I am effing mad! For days at a time I hold my grief inside. I don’t like to cry. I think its because I’m always around so many different people and I genuinely hate explaining myself. When people see you crying, they want to fix it. They expect that you will just let it all out and talk about whatever the tears fall for. But guess what? The majority don’t want to talk about it. The majority of us don’t even really want to be crying let alone discuss the reasoning. So, to avoid all of that, I just try not to cry.
The problem with this is, we can only hold it in for so long. The longer you hold it in, the bigger the event when it finally does come out. Last night was my big event. I couldn’t hold it back any longer, so out it came. I cried. Loudly and hard. I was mad that I was crying, then I was mad for the reason I was crying, I was mad at my dad for leaving me and my mom the way he did, and really I was mad at the world for being so cruel. No one should have to experience this pain…yet, all of us at one time or another…do.
Tonight I feel rage. The kind of rage only a mother can feel when she can’t take her child’s pain from him. My oldest son has been holding it all in like the rest of us. He’s much better at it than I. But tonight, I think the same spirit that got to me last night, unleashed on him tonight. My son entered my room bursting in tears and holding up a Christmas card that my father had given him a couple of years ago. In it, my dad wrote about how special my son was to him and how proud of him he was and how he wanted him to always follow his dreams.
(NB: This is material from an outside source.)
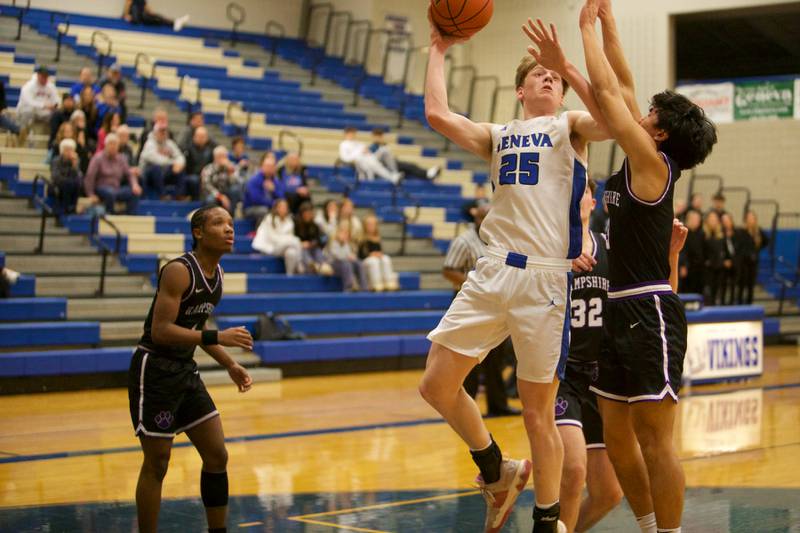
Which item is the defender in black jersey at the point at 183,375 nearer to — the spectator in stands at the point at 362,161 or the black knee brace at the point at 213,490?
the black knee brace at the point at 213,490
I felt so bad for him and so helpless. He hurts like the rest of us, but he doesn’t show it as much or as often. He evades ever talking about it unless he feels under control of his emotions. I held my son close for the few short moments he allowed me to do so and we cried. I told him to that the card was a piece of his grandpa that he left behind for my son so he would always remember him. I told him to put the card somewhere safe so he would always have it when he wanted to remember just how special he was to his grandpa.
Of course all of this led to more anger. I’m so mad at my dad for leaving my son to hurt like this.
But my anger never lasts very long. I know better. I know my dad would never intentionally hurt my son this way and I know that through all of our pain, if we survive it, comes strength and a better understanding of who we are as individuals. But still it sucks. For now, my anger is comforting so I’m going to choose to allow it to stay with me for awhile. I understand now, why it is an important part of grief. In your sadness, you find comfort in your anger. Strange.
I wish I could take your pain away. Death is such a frustrating thing. Hold your son and let him know that your Dad loved you both so much.